Data excerpts |
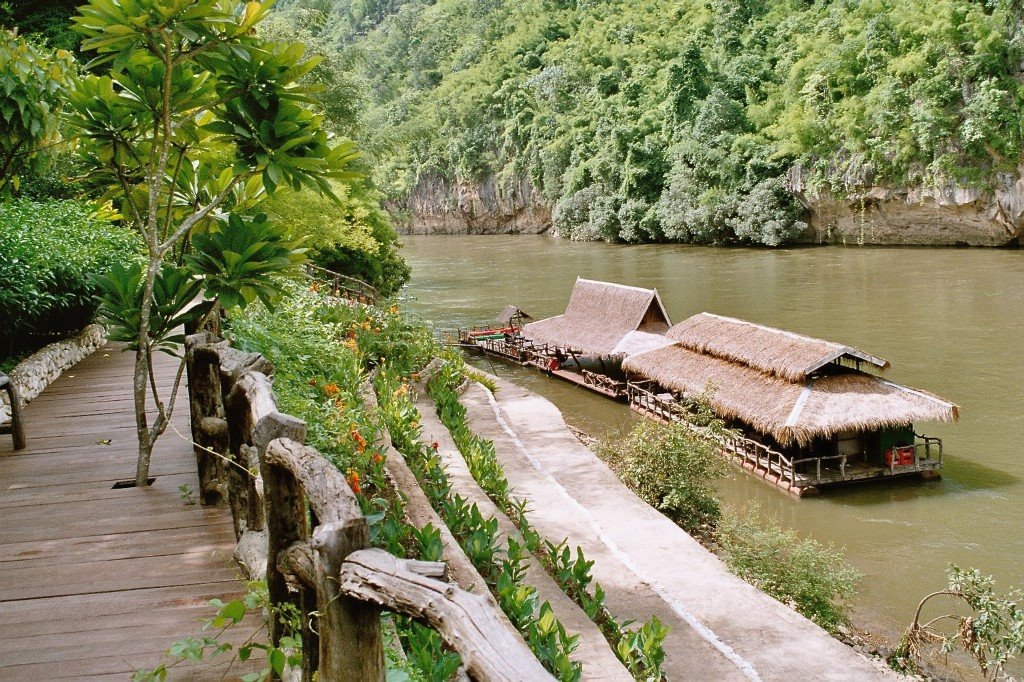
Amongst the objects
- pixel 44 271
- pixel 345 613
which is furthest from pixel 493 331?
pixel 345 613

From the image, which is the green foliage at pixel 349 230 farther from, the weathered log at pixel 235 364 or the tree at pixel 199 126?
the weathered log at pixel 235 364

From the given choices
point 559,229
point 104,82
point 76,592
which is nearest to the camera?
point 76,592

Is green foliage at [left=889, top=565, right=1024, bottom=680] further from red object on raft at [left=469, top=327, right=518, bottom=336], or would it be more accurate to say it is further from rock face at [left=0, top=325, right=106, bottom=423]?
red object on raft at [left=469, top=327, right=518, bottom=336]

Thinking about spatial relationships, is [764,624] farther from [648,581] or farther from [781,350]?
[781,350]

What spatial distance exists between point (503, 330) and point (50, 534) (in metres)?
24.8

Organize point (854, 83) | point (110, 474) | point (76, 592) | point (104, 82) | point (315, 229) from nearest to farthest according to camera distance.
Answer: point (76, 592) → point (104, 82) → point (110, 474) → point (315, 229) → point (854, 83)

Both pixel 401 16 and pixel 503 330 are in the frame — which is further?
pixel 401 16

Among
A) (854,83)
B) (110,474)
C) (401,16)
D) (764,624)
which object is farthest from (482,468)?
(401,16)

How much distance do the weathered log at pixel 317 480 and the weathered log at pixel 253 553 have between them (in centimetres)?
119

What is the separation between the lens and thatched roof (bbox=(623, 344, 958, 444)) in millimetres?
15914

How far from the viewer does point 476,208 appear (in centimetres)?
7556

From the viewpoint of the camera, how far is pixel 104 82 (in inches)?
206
* * *
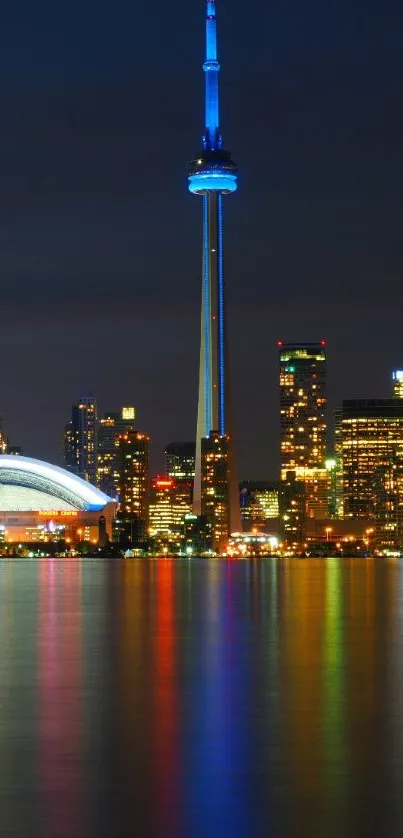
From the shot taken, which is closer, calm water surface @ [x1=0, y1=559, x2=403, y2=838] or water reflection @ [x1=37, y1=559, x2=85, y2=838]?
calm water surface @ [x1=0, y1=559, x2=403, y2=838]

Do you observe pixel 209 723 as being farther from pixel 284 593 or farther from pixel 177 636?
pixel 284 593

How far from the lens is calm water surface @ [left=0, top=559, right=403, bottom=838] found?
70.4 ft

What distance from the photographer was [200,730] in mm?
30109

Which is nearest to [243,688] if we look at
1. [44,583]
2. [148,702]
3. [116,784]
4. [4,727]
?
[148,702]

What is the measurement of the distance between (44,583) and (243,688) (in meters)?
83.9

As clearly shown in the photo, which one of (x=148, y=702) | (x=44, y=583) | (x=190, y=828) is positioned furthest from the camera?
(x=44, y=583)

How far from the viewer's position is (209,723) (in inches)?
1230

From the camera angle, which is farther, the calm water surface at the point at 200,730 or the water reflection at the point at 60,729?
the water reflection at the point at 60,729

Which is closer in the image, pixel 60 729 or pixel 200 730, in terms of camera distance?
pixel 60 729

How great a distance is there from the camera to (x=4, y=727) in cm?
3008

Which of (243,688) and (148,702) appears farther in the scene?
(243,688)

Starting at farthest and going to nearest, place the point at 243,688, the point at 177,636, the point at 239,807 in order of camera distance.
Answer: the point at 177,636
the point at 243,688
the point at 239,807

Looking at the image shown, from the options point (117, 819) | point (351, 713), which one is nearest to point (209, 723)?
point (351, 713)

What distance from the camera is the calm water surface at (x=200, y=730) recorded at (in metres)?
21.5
==
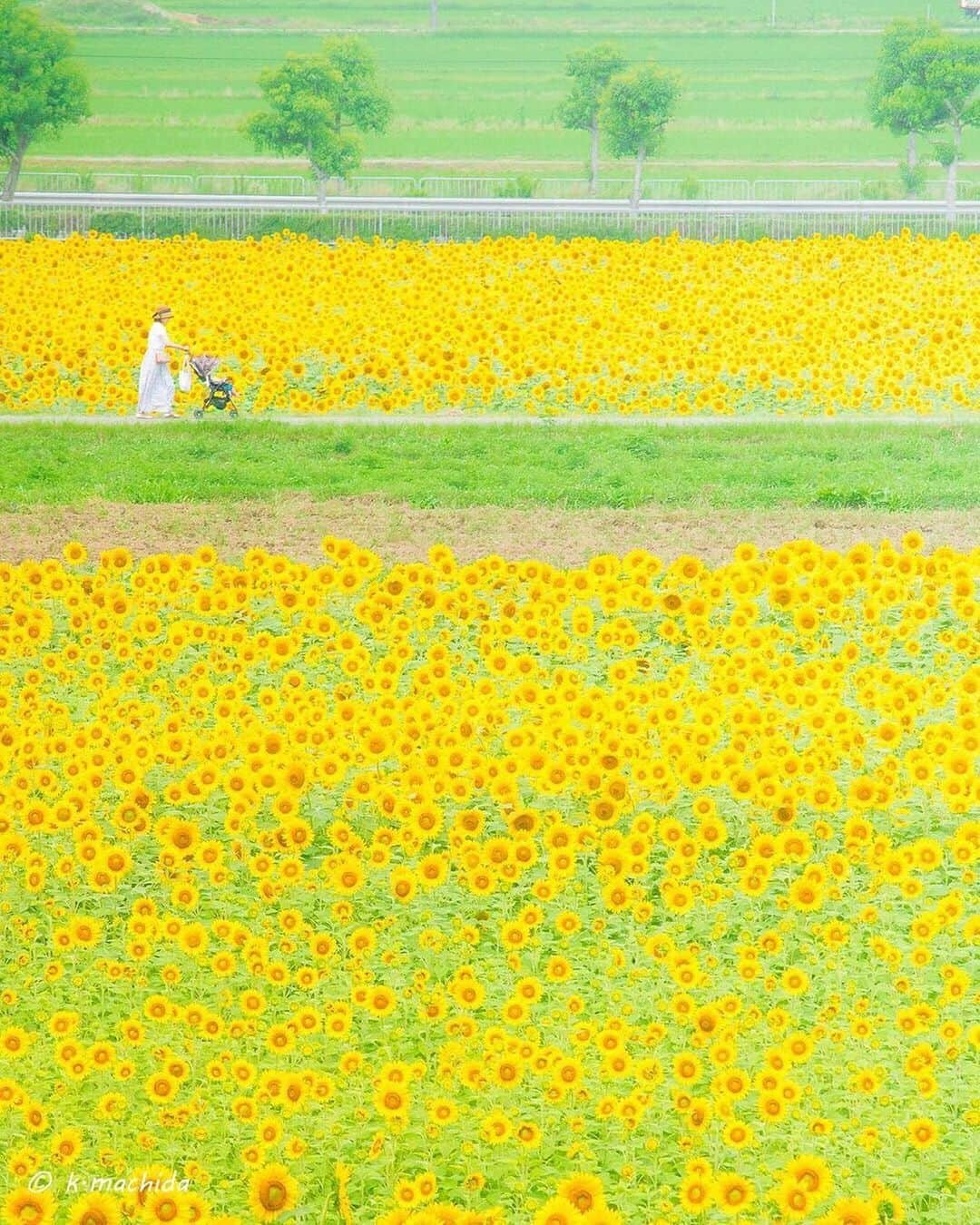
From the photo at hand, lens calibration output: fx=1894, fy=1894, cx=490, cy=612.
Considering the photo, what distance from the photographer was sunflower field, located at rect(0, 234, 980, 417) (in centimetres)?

Given instruction | Find each line in the entries above that contains the word "reflection", and copy those lines out.

Problem solution |
From the shot taken, which is closer, calm water surface @ [x1=0, y1=559, x2=403, y2=838] or water reflection @ [x1=37, y1=559, x2=85, y2=838]?
From the camera angle, which is farther, the calm water surface at the point at 200,730 or the water reflection at the point at 60,729?
the water reflection at the point at 60,729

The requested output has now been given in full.